Now, let's take a look at the last group, Cluster 10.


In [36]:
# Visualize Cluster 10
xaxisorderkeys = naics_keys
xaxisorderyears = range(1922,2017)

plt.figure(figsize = (16,4))  #w,h
numplots = 1
plot_order = [9]  
top_zip = [ 98409]
for i in range(numplots):
    clustername = 'Cluster ' + str(i+10)
    current_cluster = bl[bl['cluster_num']==plot_order[i]]

    plt.subplot(numplots, 3, (i+2*i)+1)
    current_cluster['NAICS CODE FIRST TWO'].value_counts().reindex(xaxisorderkeys).plot(
        kind='bar', fontsize = 13)
    plt.ylabel('Count', fontsize = 12)
    plt.xlabel('First 2 digits of NAICS Code', fontsize = 12)
    plt.text(-0.06,0.36-0.34*i,clustername, horizontalalignment='center', 
             verticalalignment='center',transform=ax.transAxes, fontsize = 15)
    
    plt.subplot(numplots, 3, (i+2*i)+2)
    current_cluster['BUSINESS OPEN YEAR'].value_counts().reindex(xaxisorderyears).plot(
        kind='line', fontsize = 13)
    plt.xlabel('Year', fontsize = 12)
    plt.text(0.2,0.36-0.34*i,clustername, horizontalalignment='center', 
             verticalalignment='center',transform=ax.transAxes, fontsize = 15)    
        
    plt.subplot(numplots, 3, (i+2*i)+3)
    current_cluster['ZIP CODE 5 int'].value_counts().reindex(tacoma_zip_codes).plot(
        kind='bar', fontsize = 13)
    plt.xlabel('ZIP codes', fontsize = 12)
    plt.text(0.48,0.36-0.34*i,clustername, horizontalalignment='center', 
             verticalalignment='center',transform=ax.transAxes, fontsize = 15)


Cluster 10 is dominated by NAICS code 48; our old friends the ride-share drivers are back. Cluster 10 tracks the growth in uber and lyft-like businesses in the Tacoma area. It has happened only recently as seen in the graph of years. It looks like these drivers are found in most ZIP codes, but dominate the 98409 area.

What have we learned about clustering?

I think my big takeaway is that k-means clustering can help identify trends in your data that you may already be aware of (like lessors and ride-share drivers) and it can also be used to find new trends (why are there so many unknown NAICS codes in the early 2000's?!?). Also, it is a bit tricky to find the correct number of clusters for your data. In the future, it might be interesting to allow for a few more clusters now that I understand the properties of my first ten clusters.

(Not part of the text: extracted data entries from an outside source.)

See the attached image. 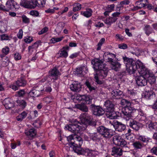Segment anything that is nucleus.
I'll list each match as a JSON object with an SVG mask.
<instances>
[{
	"label": "nucleus",
	"mask_w": 157,
	"mask_h": 157,
	"mask_svg": "<svg viewBox=\"0 0 157 157\" xmlns=\"http://www.w3.org/2000/svg\"><path fill=\"white\" fill-rule=\"evenodd\" d=\"M123 59L124 63L125 65L126 71H128L131 73H132V71H131L130 67H132L134 70L137 67H139V72L140 74V70H143L144 68L145 67L140 61H136L132 58H128L126 56L123 57Z\"/></svg>",
	"instance_id": "1"
},
{
	"label": "nucleus",
	"mask_w": 157,
	"mask_h": 157,
	"mask_svg": "<svg viewBox=\"0 0 157 157\" xmlns=\"http://www.w3.org/2000/svg\"><path fill=\"white\" fill-rule=\"evenodd\" d=\"M75 140L74 142H72V145H71V147L73 148L74 151L78 154H84L88 150L81 147L83 143L82 138L76 135H75Z\"/></svg>",
	"instance_id": "2"
},
{
	"label": "nucleus",
	"mask_w": 157,
	"mask_h": 157,
	"mask_svg": "<svg viewBox=\"0 0 157 157\" xmlns=\"http://www.w3.org/2000/svg\"><path fill=\"white\" fill-rule=\"evenodd\" d=\"M81 122L86 125H90L96 127L97 125V121L93 119L92 117L87 113H83L81 114Z\"/></svg>",
	"instance_id": "3"
},
{
	"label": "nucleus",
	"mask_w": 157,
	"mask_h": 157,
	"mask_svg": "<svg viewBox=\"0 0 157 157\" xmlns=\"http://www.w3.org/2000/svg\"><path fill=\"white\" fill-rule=\"evenodd\" d=\"M6 6L3 5H0V10L3 11H8L10 10L12 11L17 10L19 8L18 4L15 1L12 0H8L6 2Z\"/></svg>",
	"instance_id": "4"
},
{
	"label": "nucleus",
	"mask_w": 157,
	"mask_h": 157,
	"mask_svg": "<svg viewBox=\"0 0 157 157\" xmlns=\"http://www.w3.org/2000/svg\"><path fill=\"white\" fill-rule=\"evenodd\" d=\"M140 71V74L147 78V81L150 84L155 83L156 81L155 77L151 71L146 68L145 67L144 68L143 70Z\"/></svg>",
	"instance_id": "5"
},
{
	"label": "nucleus",
	"mask_w": 157,
	"mask_h": 157,
	"mask_svg": "<svg viewBox=\"0 0 157 157\" xmlns=\"http://www.w3.org/2000/svg\"><path fill=\"white\" fill-rule=\"evenodd\" d=\"M71 123L68 124L66 125L65 128L69 131L76 134L82 128V126L80 125L81 124L76 120H72Z\"/></svg>",
	"instance_id": "6"
},
{
	"label": "nucleus",
	"mask_w": 157,
	"mask_h": 157,
	"mask_svg": "<svg viewBox=\"0 0 157 157\" xmlns=\"http://www.w3.org/2000/svg\"><path fill=\"white\" fill-rule=\"evenodd\" d=\"M97 132L99 133L101 136L106 139H109L113 135L112 130L103 126H100L97 127Z\"/></svg>",
	"instance_id": "7"
},
{
	"label": "nucleus",
	"mask_w": 157,
	"mask_h": 157,
	"mask_svg": "<svg viewBox=\"0 0 157 157\" xmlns=\"http://www.w3.org/2000/svg\"><path fill=\"white\" fill-rule=\"evenodd\" d=\"M132 105H129L124 107L123 109L122 112L124 115L129 118L131 117H133L134 115V113L136 111L138 112L139 109H138L133 108L131 106Z\"/></svg>",
	"instance_id": "8"
},
{
	"label": "nucleus",
	"mask_w": 157,
	"mask_h": 157,
	"mask_svg": "<svg viewBox=\"0 0 157 157\" xmlns=\"http://www.w3.org/2000/svg\"><path fill=\"white\" fill-rule=\"evenodd\" d=\"M89 108L93 114L97 116H101L103 115L105 112L102 107L99 106H96L94 104H91L90 105Z\"/></svg>",
	"instance_id": "9"
},
{
	"label": "nucleus",
	"mask_w": 157,
	"mask_h": 157,
	"mask_svg": "<svg viewBox=\"0 0 157 157\" xmlns=\"http://www.w3.org/2000/svg\"><path fill=\"white\" fill-rule=\"evenodd\" d=\"M113 144L116 145L121 147H127L126 141L120 136L116 135L113 136Z\"/></svg>",
	"instance_id": "10"
},
{
	"label": "nucleus",
	"mask_w": 157,
	"mask_h": 157,
	"mask_svg": "<svg viewBox=\"0 0 157 157\" xmlns=\"http://www.w3.org/2000/svg\"><path fill=\"white\" fill-rule=\"evenodd\" d=\"M91 63L93 65V68L95 70H99L106 67L102 60L97 58L93 59Z\"/></svg>",
	"instance_id": "11"
},
{
	"label": "nucleus",
	"mask_w": 157,
	"mask_h": 157,
	"mask_svg": "<svg viewBox=\"0 0 157 157\" xmlns=\"http://www.w3.org/2000/svg\"><path fill=\"white\" fill-rule=\"evenodd\" d=\"M113 125L115 130L119 132H121L126 129L125 125L118 121L114 122Z\"/></svg>",
	"instance_id": "12"
},
{
	"label": "nucleus",
	"mask_w": 157,
	"mask_h": 157,
	"mask_svg": "<svg viewBox=\"0 0 157 157\" xmlns=\"http://www.w3.org/2000/svg\"><path fill=\"white\" fill-rule=\"evenodd\" d=\"M70 88L72 91L76 92L80 91L82 88L81 83L77 81H74L72 84L70 85Z\"/></svg>",
	"instance_id": "13"
},
{
	"label": "nucleus",
	"mask_w": 157,
	"mask_h": 157,
	"mask_svg": "<svg viewBox=\"0 0 157 157\" xmlns=\"http://www.w3.org/2000/svg\"><path fill=\"white\" fill-rule=\"evenodd\" d=\"M103 56L104 59L105 61L110 64L114 61V59L116 57V55L109 52H107L104 53Z\"/></svg>",
	"instance_id": "14"
},
{
	"label": "nucleus",
	"mask_w": 157,
	"mask_h": 157,
	"mask_svg": "<svg viewBox=\"0 0 157 157\" xmlns=\"http://www.w3.org/2000/svg\"><path fill=\"white\" fill-rule=\"evenodd\" d=\"M108 71V68L105 67L102 69L97 71L95 75H98L101 79H103L107 76Z\"/></svg>",
	"instance_id": "15"
},
{
	"label": "nucleus",
	"mask_w": 157,
	"mask_h": 157,
	"mask_svg": "<svg viewBox=\"0 0 157 157\" xmlns=\"http://www.w3.org/2000/svg\"><path fill=\"white\" fill-rule=\"evenodd\" d=\"M60 75V73L56 67L51 69L49 72V76L54 80H57Z\"/></svg>",
	"instance_id": "16"
},
{
	"label": "nucleus",
	"mask_w": 157,
	"mask_h": 157,
	"mask_svg": "<svg viewBox=\"0 0 157 157\" xmlns=\"http://www.w3.org/2000/svg\"><path fill=\"white\" fill-rule=\"evenodd\" d=\"M136 83L139 86H144L147 84V81L143 76H137L136 78Z\"/></svg>",
	"instance_id": "17"
},
{
	"label": "nucleus",
	"mask_w": 157,
	"mask_h": 157,
	"mask_svg": "<svg viewBox=\"0 0 157 157\" xmlns=\"http://www.w3.org/2000/svg\"><path fill=\"white\" fill-rule=\"evenodd\" d=\"M129 125L136 131H138L140 127H142L143 124L136 121L132 120L129 123Z\"/></svg>",
	"instance_id": "18"
},
{
	"label": "nucleus",
	"mask_w": 157,
	"mask_h": 157,
	"mask_svg": "<svg viewBox=\"0 0 157 157\" xmlns=\"http://www.w3.org/2000/svg\"><path fill=\"white\" fill-rule=\"evenodd\" d=\"M123 151L119 147H114L112 148L111 155L115 157H120L122 154Z\"/></svg>",
	"instance_id": "19"
},
{
	"label": "nucleus",
	"mask_w": 157,
	"mask_h": 157,
	"mask_svg": "<svg viewBox=\"0 0 157 157\" xmlns=\"http://www.w3.org/2000/svg\"><path fill=\"white\" fill-rule=\"evenodd\" d=\"M147 0H140L136 2L135 4L136 6H134L132 9V11H135L144 7L146 6Z\"/></svg>",
	"instance_id": "20"
},
{
	"label": "nucleus",
	"mask_w": 157,
	"mask_h": 157,
	"mask_svg": "<svg viewBox=\"0 0 157 157\" xmlns=\"http://www.w3.org/2000/svg\"><path fill=\"white\" fill-rule=\"evenodd\" d=\"M111 94L113 98L116 99H119L123 97V92L122 91L118 90H114L111 93Z\"/></svg>",
	"instance_id": "21"
},
{
	"label": "nucleus",
	"mask_w": 157,
	"mask_h": 157,
	"mask_svg": "<svg viewBox=\"0 0 157 157\" xmlns=\"http://www.w3.org/2000/svg\"><path fill=\"white\" fill-rule=\"evenodd\" d=\"M20 5L26 8H32L35 7L33 2L28 0H21Z\"/></svg>",
	"instance_id": "22"
},
{
	"label": "nucleus",
	"mask_w": 157,
	"mask_h": 157,
	"mask_svg": "<svg viewBox=\"0 0 157 157\" xmlns=\"http://www.w3.org/2000/svg\"><path fill=\"white\" fill-rule=\"evenodd\" d=\"M148 88L150 89L148 87H146L145 89V92L143 93L142 96L147 99L149 100L151 99L152 97L153 92L151 90H147Z\"/></svg>",
	"instance_id": "23"
},
{
	"label": "nucleus",
	"mask_w": 157,
	"mask_h": 157,
	"mask_svg": "<svg viewBox=\"0 0 157 157\" xmlns=\"http://www.w3.org/2000/svg\"><path fill=\"white\" fill-rule=\"evenodd\" d=\"M146 126L150 130L154 131L157 129V123L149 120L146 123Z\"/></svg>",
	"instance_id": "24"
},
{
	"label": "nucleus",
	"mask_w": 157,
	"mask_h": 157,
	"mask_svg": "<svg viewBox=\"0 0 157 157\" xmlns=\"http://www.w3.org/2000/svg\"><path fill=\"white\" fill-rule=\"evenodd\" d=\"M104 109L106 111H112L114 109V105L112 102L108 100L105 102Z\"/></svg>",
	"instance_id": "25"
},
{
	"label": "nucleus",
	"mask_w": 157,
	"mask_h": 157,
	"mask_svg": "<svg viewBox=\"0 0 157 157\" xmlns=\"http://www.w3.org/2000/svg\"><path fill=\"white\" fill-rule=\"evenodd\" d=\"M137 137V139L138 141L144 144L145 146L149 142L150 140L149 138L145 136L139 135Z\"/></svg>",
	"instance_id": "26"
},
{
	"label": "nucleus",
	"mask_w": 157,
	"mask_h": 157,
	"mask_svg": "<svg viewBox=\"0 0 157 157\" xmlns=\"http://www.w3.org/2000/svg\"><path fill=\"white\" fill-rule=\"evenodd\" d=\"M27 84V81L25 78L23 77L18 78L16 82V84L18 86H25Z\"/></svg>",
	"instance_id": "27"
},
{
	"label": "nucleus",
	"mask_w": 157,
	"mask_h": 157,
	"mask_svg": "<svg viewBox=\"0 0 157 157\" xmlns=\"http://www.w3.org/2000/svg\"><path fill=\"white\" fill-rule=\"evenodd\" d=\"M32 1L35 7L36 6L41 7L45 5L46 0H32Z\"/></svg>",
	"instance_id": "28"
},
{
	"label": "nucleus",
	"mask_w": 157,
	"mask_h": 157,
	"mask_svg": "<svg viewBox=\"0 0 157 157\" xmlns=\"http://www.w3.org/2000/svg\"><path fill=\"white\" fill-rule=\"evenodd\" d=\"M90 136L92 140L95 141H99L101 139V135L98 132L91 134Z\"/></svg>",
	"instance_id": "29"
},
{
	"label": "nucleus",
	"mask_w": 157,
	"mask_h": 157,
	"mask_svg": "<svg viewBox=\"0 0 157 157\" xmlns=\"http://www.w3.org/2000/svg\"><path fill=\"white\" fill-rule=\"evenodd\" d=\"M110 64L112 69L116 71H118L121 68V64L117 61H114Z\"/></svg>",
	"instance_id": "30"
},
{
	"label": "nucleus",
	"mask_w": 157,
	"mask_h": 157,
	"mask_svg": "<svg viewBox=\"0 0 157 157\" xmlns=\"http://www.w3.org/2000/svg\"><path fill=\"white\" fill-rule=\"evenodd\" d=\"M132 145L134 148L136 149H141L145 146V145L139 141L134 142Z\"/></svg>",
	"instance_id": "31"
},
{
	"label": "nucleus",
	"mask_w": 157,
	"mask_h": 157,
	"mask_svg": "<svg viewBox=\"0 0 157 157\" xmlns=\"http://www.w3.org/2000/svg\"><path fill=\"white\" fill-rule=\"evenodd\" d=\"M4 105L7 109H9L14 107V104L9 100H5L4 101Z\"/></svg>",
	"instance_id": "32"
},
{
	"label": "nucleus",
	"mask_w": 157,
	"mask_h": 157,
	"mask_svg": "<svg viewBox=\"0 0 157 157\" xmlns=\"http://www.w3.org/2000/svg\"><path fill=\"white\" fill-rule=\"evenodd\" d=\"M77 108L83 112H87L88 111V108L84 104H78L77 105Z\"/></svg>",
	"instance_id": "33"
},
{
	"label": "nucleus",
	"mask_w": 157,
	"mask_h": 157,
	"mask_svg": "<svg viewBox=\"0 0 157 157\" xmlns=\"http://www.w3.org/2000/svg\"><path fill=\"white\" fill-rule=\"evenodd\" d=\"M116 21V19L113 18L112 17H111L107 18L104 21V22L106 24L110 25Z\"/></svg>",
	"instance_id": "34"
},
{
	"label": "nucleus",
	"mask_w": 157,
	"mask_h": 157,
	"mask_svg": "<svg viewBox=\"0 0 157 157\" xmlns=\"http://www.w3.org/2000/svg\"><path fill=\"white\" fill-rule=\"evenodd\" d=\"M92 11L91 9L88 8L85 11H81V14L87 17H89L92 15Z\"/></svg>",
	"instance_id": "35"
},
{
	"label": "nucleus",
	"mask_w": 157,
	"mask_h": 157,
	"mask_svg": "<svg viewBox=\"0 0 157 157\" xmlns=\"http://www.w3.org/2000/svg\"><path fill=\"white\" fill-rule=\"evenodd\" d=\"M144 30L145 32V33L148 36H149L150 34L152 33L153 31V30L152 28L150 25H147L145 26Z\"/></svg>",
	"instance_id": "36"
},
{
	"label": "nucleus",
	"mask_w": 157,
	"mask_h": 157,
	"mask_svg": "<svg viewBox=\"0 0 157 157\" xmlns=\"http://www.w3.org/2000/svg\"><path fill=\"white\" fill-rule=\"evenodd\" d=\"M25 133L28 136L33 137L36 135V132L34 128H32L29 129L28 131L25 132Z\"/></svg>",
	"instance_id": "37"
},
{
	"label": "nucleus",
	"mask_w": 157,
	"mask_h": 157,
	"mask_svg": "<svg viewBox=\"0 0 157 157\" xmlns=\"http://www.w3.org/2000/svg\"><path fill=\"white\" fill-rule=\"evenodd\" d=\"M16 102L17 104V105L23 109H24L27 105V102L24 100H18Z\"/></svg>",
	"instance_id": "38"
},
{
	"label": "nucleus",
	"mask_w": 157,
	"mask_h": 157,
	"mask_svg": "<svg viewBox=\"0 0 157 157\" xmlns=\"http://www.w3.org/2000/svg\"><path fill=\"white\" fill-rule=\"evenodd\" d=\"M106 115L110 119H115L116 118V114L115 112L114 111V109L112 111H106Z\"/></svg>",
	"instance_id": "39"
},
{
	"label": "nucleus",
	"mask_w": 157,
	"mask_h": 157,
	"mask_svg": "<svg viewBox=\"0 0 157 157\" xmlns=\"http://www.w3.org/2000/svg\"><path fill=\"white\" fill-rule=\"evenodd\" d=\"M28 113L25 111H23L19 114L16 117L18 121H22L25 118L27 115Z\"/></svg>",
	"instance_id": "40"
},
{
	"label": "nucleus",
	"mask_w": 157,
	"mask_h": 157,
	"mask_svg": "<svg viewBox=\"0 0 157 157\" xmlns=\"http://www.w3.org/2000/svg\"><path fill=\"white\" fill-rule=\"evenodd\" d=\"M85 150H87L88 151L85 152L84 154H80V155H86L87 157H96V155L94 152L90 151L88 149H85Z\"/></svg>",
	"instance_id": "41"
},
{
	"label": "nucleus",
	"mask_w": 157,
	"mask_h": 157,
	"mask_svg": "<svg viewBox=\"0 0 157 157\" xmlns=\"http://www.w3.org/2000/svg\"><path fill=\"white\" fill-rule=\"evenodd\" d=\"M94 78L95 81L97 84L101 85L104 84V81L103 80H100L101 79L98 75H94Z\"/></svg>",
	"instance_id": "42"
},
{
	"label": "nucleus",
	"mask_w": 157,
	"mask_h": 157,
	"mask_svg": "<svg viewBox=\"0 0 157 157\" xmlns=\"http://www.w3.org/2000/svg\"><path fill=\"white\" fill-rule=\"evenodd\" d=\"M121 104L122 105L124 106V107L132 105L130 101L124 99H122L121 100Z\"/></svg>",
	"instance_id": "43"
},
{
	"label": "nucleus",
	"mask_w": 157,
	"mask_h": 157,
	"mask_svg": "<svg viewBox=\"0 0 157 157\" xmlns=\"http://www.w3.org/2000/svg\"><path fill=\"white\" fill-rule=\"evenodd\" d=\"M38 91L35 90H33L30 91L29 95L30 96L32 97H38L39 94Z\"/></svg>",
	"instance_id": "44"
},
{
	"label": "nucleus",
	"mask_w": 157,
	"mask_h": 157,
	"mask_svg": "<svg viewBox=\"0 0 157 157\" xmlns=\"http://www.w3.org/2000/svg\"><path fill=\"white\" fill-rule=\"evenodd\" d=\"M75 135L76 134H74L73 135H71L67 137V140L68 142V143H69V145L70 146L71 145H72V142H74V140H75Z\"/></svg>",
	"instance_id": "45"
},
{
	"label": "nucleus",
	"mask_w": 157,
	"mask_h": 157,
	"mask_svg": "<svg viewBox=\"0 0 157 157\" xmlns=\"http://www.w3.org/2000/svg\"><path fill=\"white\" fill-rule=\"evenodd\" d=\"M63 36H61L59 38L53 37L51 39V41L52 43L55 44L56 42L60 41L63 40Z\"/></svg>",
	"instance_id": "46"
},
{
	"label": "nucleus",
	"mask_w": 157,
	"mask_h": 157,
	"mask_svg": "<svg viewBox=\"0 0 157 157\" xmlns=\"http://www.w3.org/2000/svg\"><path fill=\"white\" fill-rule=\"evenodd\" d=\"M105 40L104 38H102L99 41V43L98 44V47L97 48V50H99L101 49V46L102 44L105 42Z\"/></svg>",
	"instance_id": "47"
},
{
	"label": "nucleus",
	"mask_w": 157,
	"mask_h": 157,
	"mask_svg": "<svg viewBox=\"0 0 157 157\" xmlns=\"http://www.w3.org/2000/svg\"><path fill=\"white\" fill-rule=\"evenodd\" d=\"M81 8V5L79 3H77L75 5L73 9L74 12H76L79 10Z\"/></svg>",
	"instance_id": "48"
},
{
	"label": "nucleus",
	"mask_w": 157,
	"mask_h": 157,
	"mask_svg": "<svg viewBox=\"0 0 157 157\" xmlns=\"http://www.w3.org/2000/svg\"><path fill=\"white\" fill-rule=\"evenodd\" d=\"M59 57H62L64 58H66L68 56V53L65 50H63L59 52Z\"/></svg>",
	"instance_id": "49"
},
{
	"label": "nucleus",
	"mask_w": 157,
	"mask_h": 157,
	"mask_svg": "<svg viewBox=\"0 0 157 157\" xmlns=\"http://www.w3.org/2000/svg\"><path fill=\"white\" fill-rule=\"evenodd\" d=\"M40 41L39 40L34 43L32 46H31V48L34 49V50H36L40 45Z\"/></svg>",
	"instance_id": "50"
},
{
	"label": "nucleus",
	"mask_w": 157,
	"mask_h": 157,
	"mask_svg": "<svg viewBox=\"0 0 157 157\" xmlns=\"http://www.w3.org/2000/svg\"><path fill=\"white\" fill-rule=\"evenodd\" d=\"M10 52V48L8 46H6L2 49V52L4 55H7Z\"/></svg>",
	"instance_id": "51"
},
{
	"label": "nucleus",
	"mask_w": 157,
	"mask_h": 157,
	"mask_svg": "<svg viewBox=\"0 0 157 157\" xmlns=\"http://www.w3.org/2000/svg\"><path fill=\"white\" fill-rule=\"evenodd\" d=\"M85 85L89 88L90 91L95 90V87L91 86V84L88 81H86L85 83Z\"/></svg>",
	"instance_id": "52"
},
{
	"label": "nucleus",
	"mask_w": 157,
	"mask_h": 157,
	"mask_svg": "<svg viewBox=\"0 0 157 157\" xmlns=\"http://www.w3.org/2000/svg\"><path fill=\"white\" fill-rule=\"evenodd\" d=\"M115 7V5L114 4H111L110 5H108L106 7V10L110 12H111L112 11L114 10Z\"/></svg>",
	"instance_id": "53"
},
{
	"label": "nucleus",
	"mask_w": 157,
	"mask_h": 157,
	"mask_svg": "<svg viewBox=\"0 0 157 157\" xmlns=\"http://www.w3.org/2000/svg\"><path fill=\"white\" fill-rule=\"evenodd\" d=\"M25 42L27 43H30L33 40L32 37L30 36H27L24 38Z\"/></svg>",
	"instance_id": "54"
},
{
	"label": "nucleus",
	"mask_w": 157,
	"mask_h": 157,
	"mask_svg": "<svg viewBox=\"0 0 157 157\" xmlns=\"http://www.w3.org/2000/svg\"><path fill=\"white\" fill-rule=\"evenodd\" d=\"M22 21L23 23L28 24L30 22L29 19L25 15H23L22 17Z\"/></svg>",
	"instance_id": "55"
},
{
	"label": "nucleus",
	"mask_w": 157,
	"mask_h": 157,
	"mask_svg": "<svg viewBox=\"0 0 157 157\" xmlns=\"http://www.w3.org/2000/svg\"><path fill=\"white\" fill-rule=\"evenodd\" d=\"M127 93L128 95H129L130 97H132L133 96H135L136 94V93L135 92V91L133 90H128Z\"/></svg>",
	"instance_id": "56"
},
{
	"label": "nucleus",
	"mask_w": 157,
	"mask_h": 157,
	"mask_svg": "<svg viewBox=\"0 0 157 157\" xmlns=\"http://www.w3.org/2000/svg\"><path fill=\"white\" fill-rule=\"evenodd\" d=\"M125 136V138L128 140L132 141L133 140V135L130 133H126Z\"/></svg>",
	"instance_id": "57"
},
{
	"label": "nucleus",
	"mask_w": 157,
	"mask_h": 157,
	"mask_svg": "<svg viewBox=\"0 0 157 157\" xmlns=\"http://www.w3.org/2000/svg\"><path fill=\"white\" fill-rule=\"evenodd\" d=\"M30 14L31 15L35 17H38L39 15V12L36 10L31 11L30 12Z\"/></svg>",
	"instance_id": "58"
},
{
	"label": "nucleus",
	"mask_w": 157,
	"mask_h": 157,
	"mask_svg": "<svg viewBox=\"0 0 157 157\" xmlns=\"http://www.w3.org/2000/svg\"><path fill=\"white\" fill-rule=\"evenodd\" d=\"M92 99V98L90 96L87 95L86 99L85 100V101L87 104H90L91 103V101Z\"/></svg>",
	"instance_id": "59"
},
{
	"label": "nucleus",
	"mask_w": 157,
	"mask_h": 157,
	"mask_svg": "<svg viewBox=\"0 0 157 157\" xmlns=\"http://www.w3.org/2000/svg\"><path fill=\"white\" fill-rule=\"evenodd\" d=\"M151 106L155 111L157 110V99L154 101L153 105H151Z\"/></svg>",
	"instance_id": "60"
},
{
	"label": "nucleus",
	"mask_w": 157,
	"mask_h": 157,
	"mask_svg": "<svg viewBox=\"0 0 157 157\" xmlns=\"http://www.w3.org/2000/svg\"><path fill=\"white\" fill-rule=\"evenodd\" d=\"M14 58L15 60H18L21 58V55L18 53H16L14 54Z\"/></svg>",
	"instance_id": "61"
},
{
	"label": "nucleus",
	"mask_w": 157,
	"mask_h": 157,
	"mask_svg": "<svg viewBox=\"0 0 157 157\" xmlns=\"http://www.w3.org/2000/svg\"><path fill=\"white\" fill-rule=\"evenodd\" d=\"M83 68L82 67H80L76 68V71L77 75L82 74Z\"/></svg>",
	"instance_id": "62"
},
{
	"label": "nucleus",
	"mask_w": 157,
	"mask_h": 157,
	"mask_svg": "<svg viewBox=\"0 0 157 157\" xmlns=\"http://www.w3.org/2000/svg\"><path fill=\"white\" fill-rule=\"evenodd\" d=\"M151 152L154 154L157 155V147H154L151 150Z\"/></svg>",
	"instance_id": "63"
},
{
	"label": "nucleus",
	"mask_w": 157,
	"mask_h": 157,
	"mask_svg": "<svg viewBox=\"0 0 157 157\" xmlns=\"http://www.w3.org/2000/svg\"><path fill=\"white\" fill-rule=\"evenodd\" d=\"M152 139L155 142V143L157 144V132H155L153 134Z\"/></svg>",
	"instance_id": "64"
}]
</instances>
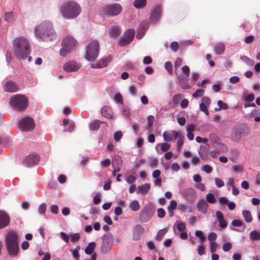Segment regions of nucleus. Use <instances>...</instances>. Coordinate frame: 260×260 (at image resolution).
<instances>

I was hoping to learn more about the business licenses issued in the downtown Tacoma (98402) and the Port (98421). However, since there aren't very many licenses in these regions to begin with, it's hard for the few of them to overcome the dominance of lessors and drivers in residential areas. I think allowing for more clusters might show something interesting about the Port and downtown but I would probably also create a lot more clusters that are already similar to what I currently have. The noise of all these extra clusters might make it hard to find new and interesting clusters.